I’m passionate about exercise, and this is how it always starts: just one walk around the block at sundown. About 1,000 steps. But 40 minutes and a T-shirt soaked in sweat later, I’m reminded that although I haven’t had a drink in eight years, I’m still hooked on escape—tonight, it’s exercise. It’s where I’m my best. It’s where I remind myself of how weak and strong I am, interchangeably and sometimes simultaneously.

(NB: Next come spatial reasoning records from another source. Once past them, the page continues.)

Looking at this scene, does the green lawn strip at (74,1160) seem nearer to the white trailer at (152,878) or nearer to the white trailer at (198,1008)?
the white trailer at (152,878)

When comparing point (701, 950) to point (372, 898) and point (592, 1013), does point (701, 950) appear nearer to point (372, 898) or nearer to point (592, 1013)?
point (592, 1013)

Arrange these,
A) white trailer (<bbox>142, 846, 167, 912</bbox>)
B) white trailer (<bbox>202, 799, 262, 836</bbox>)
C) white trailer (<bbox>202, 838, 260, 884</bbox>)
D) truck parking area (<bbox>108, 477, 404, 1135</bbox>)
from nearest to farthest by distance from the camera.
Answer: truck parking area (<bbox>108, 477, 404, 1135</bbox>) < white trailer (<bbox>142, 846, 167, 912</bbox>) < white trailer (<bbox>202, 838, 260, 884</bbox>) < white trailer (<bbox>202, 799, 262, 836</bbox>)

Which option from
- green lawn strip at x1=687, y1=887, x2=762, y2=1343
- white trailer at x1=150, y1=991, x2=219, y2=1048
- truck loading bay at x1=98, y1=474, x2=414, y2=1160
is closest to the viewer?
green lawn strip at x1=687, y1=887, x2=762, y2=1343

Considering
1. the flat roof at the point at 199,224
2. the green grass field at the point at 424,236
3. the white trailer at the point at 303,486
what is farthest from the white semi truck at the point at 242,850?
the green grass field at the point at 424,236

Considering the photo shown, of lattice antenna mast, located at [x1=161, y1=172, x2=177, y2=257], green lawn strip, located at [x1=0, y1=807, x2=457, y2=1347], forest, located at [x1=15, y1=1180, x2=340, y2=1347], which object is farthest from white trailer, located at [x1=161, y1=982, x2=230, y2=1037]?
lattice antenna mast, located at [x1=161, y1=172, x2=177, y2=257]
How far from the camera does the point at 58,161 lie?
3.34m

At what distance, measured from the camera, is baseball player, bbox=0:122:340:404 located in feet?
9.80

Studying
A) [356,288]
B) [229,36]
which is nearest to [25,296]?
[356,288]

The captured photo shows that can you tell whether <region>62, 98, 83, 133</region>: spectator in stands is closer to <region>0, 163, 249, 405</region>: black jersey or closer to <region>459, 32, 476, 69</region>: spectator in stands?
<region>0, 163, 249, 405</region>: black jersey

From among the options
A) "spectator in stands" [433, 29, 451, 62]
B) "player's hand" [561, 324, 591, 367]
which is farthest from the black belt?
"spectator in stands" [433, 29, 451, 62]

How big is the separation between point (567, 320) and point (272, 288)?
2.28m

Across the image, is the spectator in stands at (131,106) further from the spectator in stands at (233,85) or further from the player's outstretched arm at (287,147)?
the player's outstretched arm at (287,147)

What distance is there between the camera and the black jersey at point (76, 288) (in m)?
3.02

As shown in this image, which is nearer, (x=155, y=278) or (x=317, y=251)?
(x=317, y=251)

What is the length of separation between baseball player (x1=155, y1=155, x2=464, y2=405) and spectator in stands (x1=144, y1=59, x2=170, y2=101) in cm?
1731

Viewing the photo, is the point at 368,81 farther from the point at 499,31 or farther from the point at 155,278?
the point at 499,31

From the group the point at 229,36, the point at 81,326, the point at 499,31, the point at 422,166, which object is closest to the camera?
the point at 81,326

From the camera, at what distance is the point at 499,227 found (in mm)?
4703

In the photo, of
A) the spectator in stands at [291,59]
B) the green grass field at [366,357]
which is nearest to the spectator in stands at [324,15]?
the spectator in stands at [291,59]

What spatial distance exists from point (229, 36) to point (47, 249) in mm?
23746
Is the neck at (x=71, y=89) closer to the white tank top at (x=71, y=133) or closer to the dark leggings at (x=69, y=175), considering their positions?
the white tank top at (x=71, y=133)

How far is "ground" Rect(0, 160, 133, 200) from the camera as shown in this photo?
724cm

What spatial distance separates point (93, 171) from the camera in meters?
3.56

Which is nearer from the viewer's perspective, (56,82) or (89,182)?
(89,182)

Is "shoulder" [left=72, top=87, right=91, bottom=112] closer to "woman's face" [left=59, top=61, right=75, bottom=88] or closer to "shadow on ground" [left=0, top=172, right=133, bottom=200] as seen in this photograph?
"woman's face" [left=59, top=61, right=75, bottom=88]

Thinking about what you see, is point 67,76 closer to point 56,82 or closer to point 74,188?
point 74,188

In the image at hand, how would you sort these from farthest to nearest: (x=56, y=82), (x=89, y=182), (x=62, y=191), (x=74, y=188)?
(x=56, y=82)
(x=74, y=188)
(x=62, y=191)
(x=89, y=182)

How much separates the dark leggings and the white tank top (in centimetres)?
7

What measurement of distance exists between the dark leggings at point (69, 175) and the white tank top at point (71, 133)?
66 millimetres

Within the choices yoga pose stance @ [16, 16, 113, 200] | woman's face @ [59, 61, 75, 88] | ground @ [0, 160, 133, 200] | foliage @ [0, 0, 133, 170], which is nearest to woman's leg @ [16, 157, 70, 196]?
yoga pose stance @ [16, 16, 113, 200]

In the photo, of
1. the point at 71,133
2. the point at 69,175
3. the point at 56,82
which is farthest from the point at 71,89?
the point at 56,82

Spring is gone, and summer is salvaged. It’s been a long haul. Winter was tough, but if last year was any indication, summer is the time when COVID-19 numbers are low on Vancouver Island. This summer will be the time of socialization and nourishing a normal that pokes its familiar, malnourished head around the bend.

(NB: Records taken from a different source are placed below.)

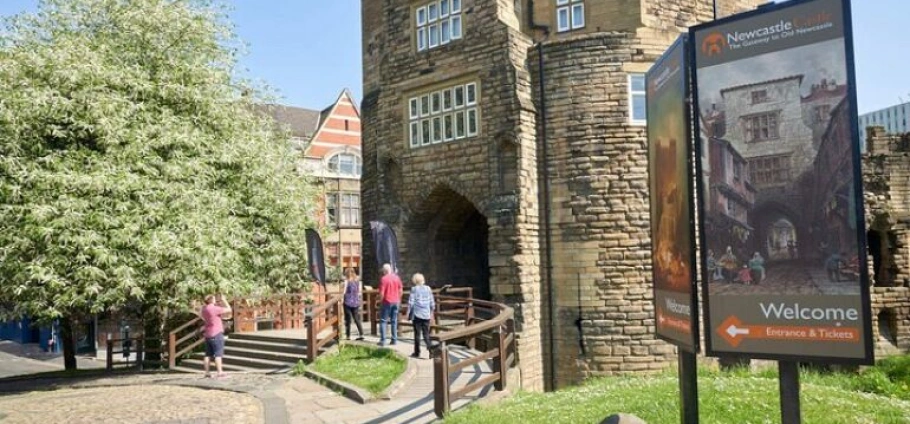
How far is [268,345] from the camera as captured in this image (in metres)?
15.1

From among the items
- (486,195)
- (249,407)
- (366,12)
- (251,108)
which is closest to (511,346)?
(249,407)

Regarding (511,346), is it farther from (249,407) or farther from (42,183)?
(42,183)

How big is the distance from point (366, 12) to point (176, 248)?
1136cm

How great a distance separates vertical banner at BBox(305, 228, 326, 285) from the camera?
49.5ft

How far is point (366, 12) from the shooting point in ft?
72.3

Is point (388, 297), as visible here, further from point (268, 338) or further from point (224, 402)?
point (224, 402)

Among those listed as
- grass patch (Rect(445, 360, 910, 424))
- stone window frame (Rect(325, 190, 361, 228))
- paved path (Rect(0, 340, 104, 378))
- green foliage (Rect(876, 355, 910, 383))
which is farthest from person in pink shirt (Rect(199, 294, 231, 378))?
stone window frame (Rect(325, 190, 361, 228))

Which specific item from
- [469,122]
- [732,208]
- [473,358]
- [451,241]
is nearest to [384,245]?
[469,122]

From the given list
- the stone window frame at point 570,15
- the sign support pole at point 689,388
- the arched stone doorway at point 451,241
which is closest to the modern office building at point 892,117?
the arched stone doorway at point 451,241

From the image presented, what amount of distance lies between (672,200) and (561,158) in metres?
11.2

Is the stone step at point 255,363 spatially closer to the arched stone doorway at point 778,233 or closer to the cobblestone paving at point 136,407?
the cobblestone paving at point 136,407

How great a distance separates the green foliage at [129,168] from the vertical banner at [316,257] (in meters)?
1.66

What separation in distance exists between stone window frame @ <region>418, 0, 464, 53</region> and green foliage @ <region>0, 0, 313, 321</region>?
5.01 m

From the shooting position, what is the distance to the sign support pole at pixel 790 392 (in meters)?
4.92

Camosun College’s Lansdowne campus (file photo).

I have a tendency to misinterpret and mistrust all things overly simplistic, especially when they hold us together, and the sanctions surrounding the pandemic are no different. So I need to remind myself that you can’t go through med school in a single day.

Yes, this time last year, case numbers on the island were low. But this time is different. There is no warning for fall; there is only optimism. That doesn’t change our haggard hope or our somewhat distorted visions of any life at all.

On my walk, I passed a small Italian art-deco house with plenty of windows; the walls were full of hipster art, dorm Christmas lights, and underground rock band posters. People, at least 25 or 30 of them, were inside. Someone stumbled out of the doorway, yelling and laughing that someone named Bryan should “get his own fucking beer.”

In a split second, my mind flashed back eight years to a hot star-hazed, booze-crazed night—one of many.

There are numerous times I’ve thought I was out of the woods throughout these eight years. Then that one or two times a year hit where I want to drink so ferociously that I can feel chilled vodka burning my esophagus and bubbling in a bloated gut.

But that used to happen every day. A lot can change over time. There is a hope in the tones of conversations these days that this all may be, finally, once and for all… gone.